CCS requires a very long term business model, based on some form of market pull. Today the support for CCS comes largely from direct government grants and support mechanisms for early stage technology, but there is always a limit to such incentives. However, with net-zero emissions now becoming a clear goal in most energy system policy frameworks, a more sustainable model is likely to emerge as businesses seek to mitigate their own emissions, either due to direct policy requirements or indirect consumer preference for zero carbon emission goods and services. A balance will be found between the cost of new technologies such as green hydrogen for industry and making use of CCS in industries that continue to use fossil fuels. Society will find ways to absorb these costs over time as net-zero emissions is reached and whether this results in large or small scale deployment of CCS remains to be seen, depending on the relative costs between competing pathways.

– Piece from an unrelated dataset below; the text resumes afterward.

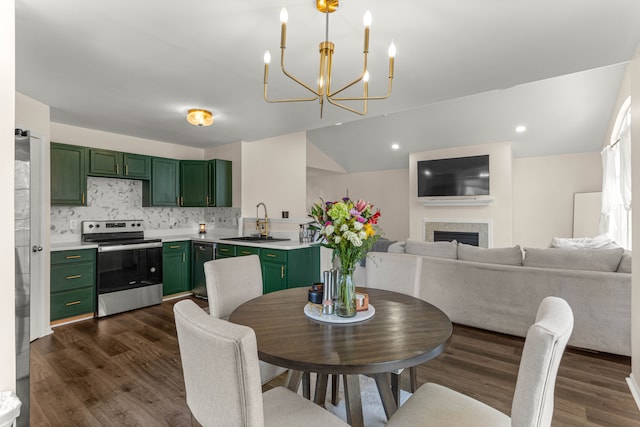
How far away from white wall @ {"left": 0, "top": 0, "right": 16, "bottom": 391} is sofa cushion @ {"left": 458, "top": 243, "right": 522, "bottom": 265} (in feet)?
11.4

But the next stage of the CCS journey, possibly commencing as early as the 2040s for some, will be to deliver net-negative emissions via DACCS and BECCS, i.e. drawdown of carbon dioxide from the atmosphere. While this may seem like a long way off, the history of creating basic CCS business models points to the need for an early start. The journey probably commences at the UNFCCC level, where a framework for net-negative emissions would need to be established including a global goal, some form of burden sharing agreement between nations and a discussion on the role of nature versus the role of technological drawdown solutions. Unfortunately, with history as a guide, this could take some time. But perhaps the bigger challenge will be for national governments to cascade the need into the economy and find ways to spread the cost of net-negative emissions across society within goods and services and even through taxation. This may not be popular given the net cost of the task, yet with no immediate tangible benefit. Imposing deep emission reduction goals is still proving to be a difficult task in some economies today, let alone asking the population to pay for atmospheric drawdown of carbon dioxide. However, the very long term benefit can be measured in practical terms, such as avoiding metres of sea level rise.

With the prospect of a 1.5°C overshoot scenario looking likely, future biological and geological storage of atmospheric carbon dioxide becomes essential. This task may lead to the development of huge industries engaged in such activities, or very little activity at all, depending on the policy frameworks and business models that emerge.